▶ [GIVEN TEXT]
▬▬▬

In the discussion which follows, they will be expected to give their own opinion on the topic
concerned. They have to make sure they have a discussion in which they express their points of view, they have to exchange arguments and respond to what their partner says.

====Task====
In this part of the examination, the candidates will be given a task to carry out. The candidates will be given only the situation and will have to think of the details themselves. The candidates should think about all the points they wish to make, express their opinions, make suggestions and respond to what their partner says.

===Duration===

| Sub-Test | Duration |
|---|---|
| Reading Comprehension and Language Elements | 90 minutes |
| Writing | 30 minutes |
| Listening | 25–30 minutes |
| Speaking | 15–20 minutes |

==Points==

| Sub-Test | Maximum Number of Points |
|---|---|
| WRITTEN EXAMINATION | 225 |
| Reading Comprehension | 75 |
| Part 1 | 25 |
| Part 2 | 25 |
| Part 3 | 25 |
| Language Elements | 30 |
| Part 1 | 15 |
| Part 2 | 15 |
| Listening Comprehension | 75 |
| Part 1 | 25 |
| Part 2 | 25 |
| Part 3 | 25 |
| Writing | 45 |
| ORAL EXAMINATION | 75 |
| Presentation | 25 |
| Discussion | 25 |
| Task | 25 |
| TOTAL POINTS | 300 |

==Languages==
Language exams offered by telc gGmbH are as per below:

| Language | CEFR levels |  |  |  |  |  |
| A1 | A2 | B1 | B2 | C1 | C2 |
| Arabic | - | - | B1 | - | - | - |
| English | A1 | A2 | B1 | B2 | C1 | C2 |
| French | A1 | A2 | B1 | B2 | - | - |
| German | A1 | A2 | B1 | B2 | C1 | C2 |
| Italian | A1 | A2 | B1 | B2 | - | - |
| Polish | - | - | B1 | B2 | - | - |
| Portuguese | - | - | B1 | - | - | - |
| Russian | A1 | A2 | B1 | B2 | - | - |
| Spanish | A1 | A2 | B1 | B2 | - | - |
| Turkish | A1 | A2 | B1 | B2 | C1 | - |
| Ukrainian | - | - | - | B2 | - | - |

===Arabic===
For Arabic, telc gGmbH offers exams at B1 CEFR level for learners with basic skills who can already communicate fairly well in everyday situations.

===English===
For English, telc gGmbH offers exams at all CEFR levels. In addition, at A2, A2-B1, B1 and B2 CEFR levels candidates can take a 'School' exam which is specially designed for pupils aged about 12 to 16. At A2-B2, B1, B1-B2, B2 and B2-C1 CEFR levels candidates can take 'Business' exams which are designed especially for learners who wish to prove their language competence in various everyday business situations. At B1 CEFR level, candidates can take a 'Hotel and restaurant' exam which is designed for learners who wish to prove their language competence in the hotel and restaurant fields. At B2 CEFR level candidates can take a 'Technical' exam which is designed for advanced learners in technical professions.

===French===
For French, telc gGmbH offers four levels (A1, A2, B1 and B2). In addition, at A2 CEFR level candidates can choose from TELC Français A2 (for learners after completing an average of 250 – 300 teaching units) or TELC Français A2 Ecole which is designed for school pupils aged about 12 to 16 (in classes 7 to 10). At B1 level TELC Français B1 there are two options for learners with basic skills who can already communicate fairly well in everyday situations or TELC Français B1 Ecole which is designed for school pupils aged about 14 to 17 (in classes 9 to 11).

▬▬▬

▶ [RECORDS SHOWN]
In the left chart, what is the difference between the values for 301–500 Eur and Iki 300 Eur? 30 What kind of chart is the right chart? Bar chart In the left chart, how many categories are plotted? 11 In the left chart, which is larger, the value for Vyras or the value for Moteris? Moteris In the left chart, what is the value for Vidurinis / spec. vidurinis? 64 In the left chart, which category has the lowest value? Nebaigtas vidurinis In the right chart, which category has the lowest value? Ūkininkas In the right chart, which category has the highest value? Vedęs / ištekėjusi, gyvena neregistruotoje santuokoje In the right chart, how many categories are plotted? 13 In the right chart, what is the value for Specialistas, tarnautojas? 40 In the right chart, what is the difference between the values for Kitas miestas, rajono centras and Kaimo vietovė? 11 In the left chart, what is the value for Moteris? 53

▬▬▬

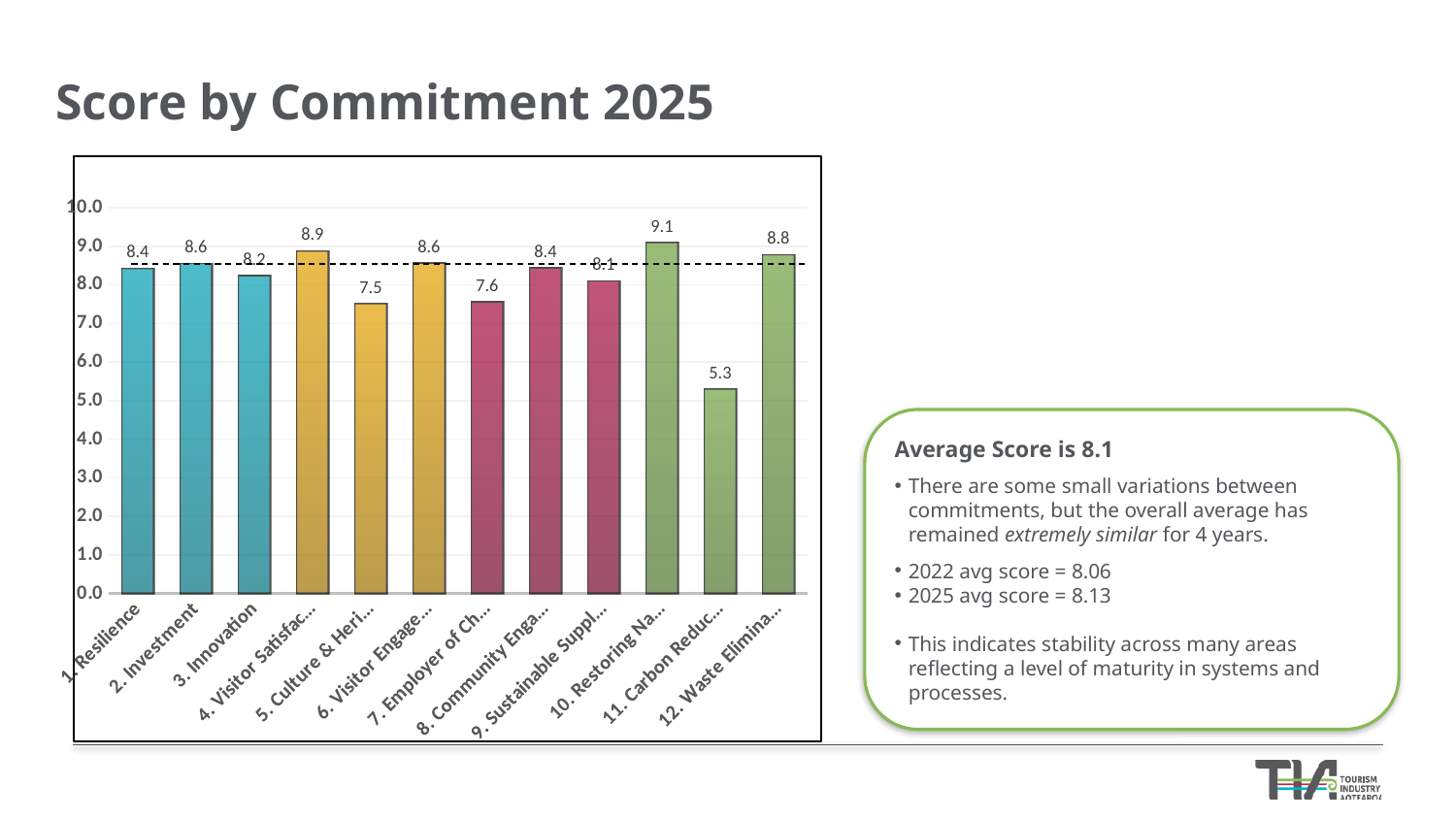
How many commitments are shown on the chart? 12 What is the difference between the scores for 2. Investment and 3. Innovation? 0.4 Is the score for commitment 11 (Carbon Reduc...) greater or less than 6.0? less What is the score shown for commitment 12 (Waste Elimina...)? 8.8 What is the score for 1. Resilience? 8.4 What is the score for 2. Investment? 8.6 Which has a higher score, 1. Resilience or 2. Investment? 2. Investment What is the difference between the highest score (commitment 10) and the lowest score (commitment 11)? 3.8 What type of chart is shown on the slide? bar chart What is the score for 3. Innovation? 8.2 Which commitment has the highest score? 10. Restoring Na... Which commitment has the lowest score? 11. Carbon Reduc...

▬▬▬

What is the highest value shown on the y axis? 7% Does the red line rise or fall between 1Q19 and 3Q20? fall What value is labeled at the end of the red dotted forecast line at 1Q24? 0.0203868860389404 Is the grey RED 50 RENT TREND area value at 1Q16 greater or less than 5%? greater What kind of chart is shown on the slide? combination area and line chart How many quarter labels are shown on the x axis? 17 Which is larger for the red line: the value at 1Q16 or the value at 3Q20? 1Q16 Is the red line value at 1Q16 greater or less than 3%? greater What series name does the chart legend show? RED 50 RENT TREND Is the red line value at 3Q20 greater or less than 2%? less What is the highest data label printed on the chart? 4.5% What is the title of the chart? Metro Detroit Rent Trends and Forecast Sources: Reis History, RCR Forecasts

▬▬▬

▶ [WHAT THIS EXERCISE ASKS]
• a. Answer the following questions using the text on telc examinations:
(i) How long does the Writing sub-test last?
(ii) What is the maximum number of points for the oral examination?
(iii) At which CEFR level does telc gGmbH offer exams in Arabic?
• b. Quote the text on telc examinations from "In the discussion" up to and including "suggestions and respond to what their partner says.".
The entries were taken from a separate source and are unrelated to the text on telc examinations.

▶ [RESPONSES FOR EACH TASK]
• a.
(i) 30 minutes
(ii) 75
(iii) B1

• b.
In the discussion which follows, they will be expected to give their own opinion on the topic
concerned. They have to make sure they have a discussion in which they express their points of view, they have to exchange arguments and respond to what their partner says.

====Task====
In this part of the examination, the candidates will be given a task to carry out. The candidates will be given only the situation and will have to think of the details themselves. The candidates should think about all the points they wish to make, express their opinions, make suggestions and respond to what their partner says.